[SOURCE PASSAGE — start]
This bush has a ‘’I’ll-grow-everywhere’’ kind of attitude. And precisely because of this, false spirea shrub is so loved by many. 

Continue reading if you would like to know more about this invasive yet gorgeous plant.

Basic Facts about False Spirea

The false spirea’s botanical name is Sorbaria sorbifolia. Interestingly, they belong to the Rosaceae family of plants, thus, they are related to roses.

This is a native shrub to Manchuria, China, Japan, Siberia, and Korea, although it can be found everywhere in the world right now. According to the USDA hardiness zone, the false spirea will thrive best in zones 2 to 9.

This plant is often called ash-leaf spirea, or ural false spirea. They can grow up to 10 feet tall and bloom throughout the summer, more specifically from June to July. 

Ash-leaf Spirea’s Characteristics

This shrub forms many arching branches that are often covered with feathery leaves, and the flowers will bloom during the summer.

This rapidly growing shrub will spread if left untouched, hence why it is often considered an invasive species.

Although it looks like a delicate shrub, the reality is that it is firm and will withstand the hardest of climate conditions.

All the leaves have a distinctive shape and an attractive color as they are bright green with an opaque red tint.
[SOURCE PASSAGE — finish]
[INPUT DATA — start]
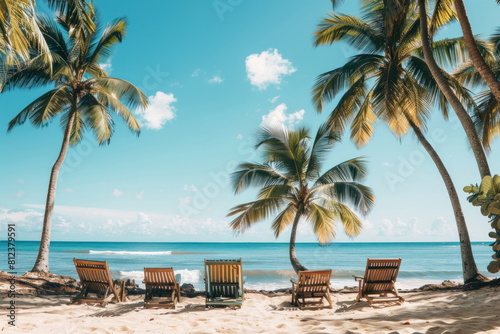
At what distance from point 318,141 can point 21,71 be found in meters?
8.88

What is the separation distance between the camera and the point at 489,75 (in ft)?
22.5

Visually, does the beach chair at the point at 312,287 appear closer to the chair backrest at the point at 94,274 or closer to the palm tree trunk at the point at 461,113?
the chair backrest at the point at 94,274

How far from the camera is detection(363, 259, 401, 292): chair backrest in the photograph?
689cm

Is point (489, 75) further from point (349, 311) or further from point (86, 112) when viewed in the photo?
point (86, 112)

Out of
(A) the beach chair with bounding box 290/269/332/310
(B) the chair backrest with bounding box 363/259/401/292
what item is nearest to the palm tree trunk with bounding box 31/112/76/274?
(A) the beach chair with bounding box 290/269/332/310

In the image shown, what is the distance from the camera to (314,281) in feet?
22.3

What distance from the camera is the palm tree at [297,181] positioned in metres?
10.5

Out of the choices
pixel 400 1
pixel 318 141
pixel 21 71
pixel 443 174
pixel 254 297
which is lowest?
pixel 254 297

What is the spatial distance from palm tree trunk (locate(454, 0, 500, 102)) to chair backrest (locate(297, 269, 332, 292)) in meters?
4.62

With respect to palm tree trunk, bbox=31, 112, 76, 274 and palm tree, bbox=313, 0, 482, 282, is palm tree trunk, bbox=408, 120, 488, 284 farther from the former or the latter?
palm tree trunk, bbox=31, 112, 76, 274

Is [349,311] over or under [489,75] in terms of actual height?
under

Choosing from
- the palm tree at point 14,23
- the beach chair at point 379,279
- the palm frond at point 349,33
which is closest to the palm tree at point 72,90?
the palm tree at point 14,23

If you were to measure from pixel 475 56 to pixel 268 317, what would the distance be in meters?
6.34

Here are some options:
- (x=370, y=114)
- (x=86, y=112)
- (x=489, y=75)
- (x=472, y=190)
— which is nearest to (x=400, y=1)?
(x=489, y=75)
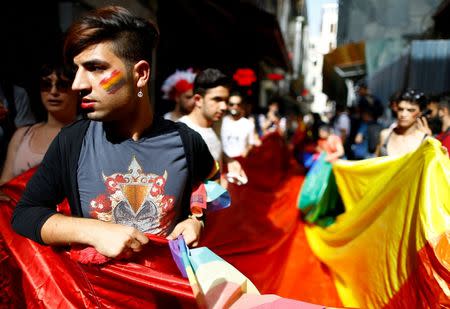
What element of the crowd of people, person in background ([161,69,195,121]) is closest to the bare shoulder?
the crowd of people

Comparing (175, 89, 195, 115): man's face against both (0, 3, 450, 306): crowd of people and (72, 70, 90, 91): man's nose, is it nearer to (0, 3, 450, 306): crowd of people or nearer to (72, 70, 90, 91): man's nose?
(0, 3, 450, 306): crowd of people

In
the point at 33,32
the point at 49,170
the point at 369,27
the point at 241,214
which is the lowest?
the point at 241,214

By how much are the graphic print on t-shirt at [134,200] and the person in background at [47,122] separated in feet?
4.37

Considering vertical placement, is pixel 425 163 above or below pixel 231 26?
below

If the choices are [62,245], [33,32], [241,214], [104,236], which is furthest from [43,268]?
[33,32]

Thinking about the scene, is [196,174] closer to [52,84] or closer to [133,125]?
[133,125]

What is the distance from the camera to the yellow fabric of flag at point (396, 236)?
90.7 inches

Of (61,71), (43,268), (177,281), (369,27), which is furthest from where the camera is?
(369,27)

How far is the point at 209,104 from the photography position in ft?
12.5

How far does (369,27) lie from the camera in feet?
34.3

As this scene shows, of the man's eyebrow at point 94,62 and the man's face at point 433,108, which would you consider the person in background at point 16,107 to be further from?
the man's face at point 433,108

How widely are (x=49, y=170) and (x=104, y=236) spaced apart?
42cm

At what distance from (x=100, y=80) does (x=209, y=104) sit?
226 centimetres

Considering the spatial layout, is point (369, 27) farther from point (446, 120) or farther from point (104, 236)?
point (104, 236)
[INPUT DATA — finish]
* WHAT YOU ARE ASKED TO DO *
Decide whether each statement agrees with the false spirea text. Answer yes or no and quote the words from the text that settle it. (a) False spirea is related to roses. (b) False spirea blooms from August to September. (c) False spirea is native to Japan.

* SOLUTION FOR THIS EXERCISE *
(a) Yes: "they belong to the Rosaceae family of plants, thus, they are related to roses."
(b) No: "bloom throughout the summer, more specifically from June to July."
(c) Yes: "This is a native shrub to Manchuria, China, Japan, Siberia, and Korea"